_Exercise inputs_
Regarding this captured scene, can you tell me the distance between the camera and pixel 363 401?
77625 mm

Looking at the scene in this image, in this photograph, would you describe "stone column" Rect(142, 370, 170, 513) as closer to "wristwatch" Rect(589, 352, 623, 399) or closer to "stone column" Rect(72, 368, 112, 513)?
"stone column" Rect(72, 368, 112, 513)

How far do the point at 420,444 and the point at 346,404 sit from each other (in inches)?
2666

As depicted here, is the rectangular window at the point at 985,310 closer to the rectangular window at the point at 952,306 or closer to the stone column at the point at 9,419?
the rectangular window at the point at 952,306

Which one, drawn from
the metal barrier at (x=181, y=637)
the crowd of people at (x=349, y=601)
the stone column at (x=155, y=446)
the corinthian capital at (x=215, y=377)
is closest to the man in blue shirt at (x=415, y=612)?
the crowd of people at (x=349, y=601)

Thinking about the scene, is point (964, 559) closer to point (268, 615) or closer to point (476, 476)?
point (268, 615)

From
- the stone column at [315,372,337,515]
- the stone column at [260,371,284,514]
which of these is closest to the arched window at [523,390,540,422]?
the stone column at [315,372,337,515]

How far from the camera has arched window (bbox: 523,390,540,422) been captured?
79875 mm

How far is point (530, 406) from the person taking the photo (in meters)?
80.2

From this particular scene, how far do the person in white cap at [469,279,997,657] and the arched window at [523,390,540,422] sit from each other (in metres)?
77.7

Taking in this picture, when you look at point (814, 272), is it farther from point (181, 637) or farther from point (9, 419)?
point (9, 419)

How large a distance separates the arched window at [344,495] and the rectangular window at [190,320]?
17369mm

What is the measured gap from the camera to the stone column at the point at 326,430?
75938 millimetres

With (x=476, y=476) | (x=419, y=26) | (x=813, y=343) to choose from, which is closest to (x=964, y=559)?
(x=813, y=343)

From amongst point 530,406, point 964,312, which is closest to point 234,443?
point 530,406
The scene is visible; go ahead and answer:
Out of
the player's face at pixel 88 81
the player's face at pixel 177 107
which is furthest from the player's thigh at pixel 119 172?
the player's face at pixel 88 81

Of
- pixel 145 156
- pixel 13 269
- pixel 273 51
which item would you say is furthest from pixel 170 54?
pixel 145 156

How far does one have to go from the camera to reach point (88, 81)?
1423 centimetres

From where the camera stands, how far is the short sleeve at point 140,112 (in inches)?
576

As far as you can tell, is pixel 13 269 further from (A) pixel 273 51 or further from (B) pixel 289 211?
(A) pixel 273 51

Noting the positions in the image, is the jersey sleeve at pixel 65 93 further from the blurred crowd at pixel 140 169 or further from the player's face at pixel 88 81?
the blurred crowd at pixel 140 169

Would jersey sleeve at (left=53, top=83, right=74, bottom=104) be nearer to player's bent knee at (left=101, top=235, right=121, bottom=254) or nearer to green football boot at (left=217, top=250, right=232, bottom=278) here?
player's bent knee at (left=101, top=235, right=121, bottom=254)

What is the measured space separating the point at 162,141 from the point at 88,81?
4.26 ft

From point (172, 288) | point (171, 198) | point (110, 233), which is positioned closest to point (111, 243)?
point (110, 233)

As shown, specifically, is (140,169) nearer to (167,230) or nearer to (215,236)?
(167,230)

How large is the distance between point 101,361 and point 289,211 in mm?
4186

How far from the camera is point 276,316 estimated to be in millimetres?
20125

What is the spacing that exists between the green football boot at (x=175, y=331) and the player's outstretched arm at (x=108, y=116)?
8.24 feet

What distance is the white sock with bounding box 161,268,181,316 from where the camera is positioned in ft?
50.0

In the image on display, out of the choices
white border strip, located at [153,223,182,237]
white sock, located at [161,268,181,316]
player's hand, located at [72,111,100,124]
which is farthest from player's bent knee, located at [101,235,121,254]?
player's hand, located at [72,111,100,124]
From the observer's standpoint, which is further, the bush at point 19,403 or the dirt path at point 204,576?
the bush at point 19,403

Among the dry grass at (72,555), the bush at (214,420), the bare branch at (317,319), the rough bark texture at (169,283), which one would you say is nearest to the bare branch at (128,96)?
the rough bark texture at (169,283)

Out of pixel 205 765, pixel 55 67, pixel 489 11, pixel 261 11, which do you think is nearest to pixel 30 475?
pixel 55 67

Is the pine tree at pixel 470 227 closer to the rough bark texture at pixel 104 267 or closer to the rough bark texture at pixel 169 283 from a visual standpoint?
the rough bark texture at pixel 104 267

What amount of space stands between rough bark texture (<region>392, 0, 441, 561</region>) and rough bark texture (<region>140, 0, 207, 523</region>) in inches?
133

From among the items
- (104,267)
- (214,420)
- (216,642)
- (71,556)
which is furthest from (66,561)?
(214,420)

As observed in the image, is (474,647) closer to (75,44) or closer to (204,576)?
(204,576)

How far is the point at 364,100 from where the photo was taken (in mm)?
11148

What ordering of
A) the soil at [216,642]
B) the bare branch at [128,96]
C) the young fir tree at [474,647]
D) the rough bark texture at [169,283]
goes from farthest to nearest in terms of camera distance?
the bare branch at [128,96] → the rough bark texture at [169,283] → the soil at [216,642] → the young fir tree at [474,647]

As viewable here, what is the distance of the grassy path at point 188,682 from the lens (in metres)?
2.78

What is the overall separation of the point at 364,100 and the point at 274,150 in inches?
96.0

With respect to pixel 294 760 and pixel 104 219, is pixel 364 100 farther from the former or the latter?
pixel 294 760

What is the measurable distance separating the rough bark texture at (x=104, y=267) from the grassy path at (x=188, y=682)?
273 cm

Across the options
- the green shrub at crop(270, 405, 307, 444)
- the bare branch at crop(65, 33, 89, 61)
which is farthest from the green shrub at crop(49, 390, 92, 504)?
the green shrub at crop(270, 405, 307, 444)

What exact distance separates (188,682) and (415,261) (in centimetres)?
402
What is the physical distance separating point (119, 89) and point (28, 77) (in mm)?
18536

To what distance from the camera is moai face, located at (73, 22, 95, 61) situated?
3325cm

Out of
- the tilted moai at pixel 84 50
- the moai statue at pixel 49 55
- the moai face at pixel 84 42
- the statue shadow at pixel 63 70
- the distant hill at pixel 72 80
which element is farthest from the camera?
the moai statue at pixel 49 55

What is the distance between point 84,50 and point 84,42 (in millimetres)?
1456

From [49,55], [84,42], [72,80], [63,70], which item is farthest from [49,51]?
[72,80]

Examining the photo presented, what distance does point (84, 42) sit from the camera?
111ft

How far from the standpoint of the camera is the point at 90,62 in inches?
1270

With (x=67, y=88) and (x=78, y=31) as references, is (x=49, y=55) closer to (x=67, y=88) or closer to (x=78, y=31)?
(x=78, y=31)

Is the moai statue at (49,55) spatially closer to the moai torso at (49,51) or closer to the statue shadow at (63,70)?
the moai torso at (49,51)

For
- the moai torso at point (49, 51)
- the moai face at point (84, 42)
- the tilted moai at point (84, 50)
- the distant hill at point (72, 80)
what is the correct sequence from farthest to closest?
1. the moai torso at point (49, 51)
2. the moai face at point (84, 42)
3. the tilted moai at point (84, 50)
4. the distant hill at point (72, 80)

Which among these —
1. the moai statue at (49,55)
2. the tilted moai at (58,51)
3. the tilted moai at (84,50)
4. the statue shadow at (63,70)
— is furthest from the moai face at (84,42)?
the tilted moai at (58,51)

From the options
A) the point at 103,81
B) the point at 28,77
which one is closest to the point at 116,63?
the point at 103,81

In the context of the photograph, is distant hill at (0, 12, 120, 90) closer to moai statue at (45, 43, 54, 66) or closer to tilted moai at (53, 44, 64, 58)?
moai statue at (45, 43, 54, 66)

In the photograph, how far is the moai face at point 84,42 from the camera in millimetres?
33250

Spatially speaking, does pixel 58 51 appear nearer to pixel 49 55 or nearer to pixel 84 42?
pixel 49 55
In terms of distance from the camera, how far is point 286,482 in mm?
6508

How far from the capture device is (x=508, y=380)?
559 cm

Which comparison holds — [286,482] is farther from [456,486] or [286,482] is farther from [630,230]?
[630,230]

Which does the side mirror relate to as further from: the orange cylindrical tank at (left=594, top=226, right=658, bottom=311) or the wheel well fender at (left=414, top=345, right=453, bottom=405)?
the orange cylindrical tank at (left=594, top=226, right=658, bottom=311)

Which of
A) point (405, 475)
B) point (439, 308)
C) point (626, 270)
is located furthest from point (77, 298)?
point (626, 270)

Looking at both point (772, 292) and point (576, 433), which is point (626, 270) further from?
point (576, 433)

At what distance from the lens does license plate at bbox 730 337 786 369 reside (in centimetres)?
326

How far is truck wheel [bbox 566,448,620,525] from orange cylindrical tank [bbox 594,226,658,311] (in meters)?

_Description of the task_
Express the lines from the one containing "Which does the" up to and including the last line of the rows as a Markdown table with the columns Line and Text. Number each line in order and leave out the blank ones.

_Solution for this exercise_
| Line | Text |
|---|---|
| 1 | Which does the side mirror relate to as further from: the orange cylindrical tank at (left=594, top=226, right=658, bottom=311) or the wheel well fender at (left=414, top=345, right=453, bottom=405)? |
| 2 | the orange cylindrical tank at (left=594, top=226, right=658, bottom=311) |
| 3 | Which of |
| 4 | A) point (405, 475) |
| 5 | B) point (439, 308) |
| 6 | C) point (626, 270) |
| 7 | is located furthest from point (77, 298)? |
| 8 | point (626, 270) |
| 9 | Looking at both point (772, 292) and point (576, 433), which is point (626, 270) further from? |
| 10 | point (576, 433) |
| 11 | At what distance from the lens does license plate at bbox 730 337 786 369 reside (in centimetres)? |
| 12 | 326 |
| 13 | How far is truck wheel [bbox 566,448,620,525] from orange cylindrical tank [bbox 594,226,658,311] (in meters)? |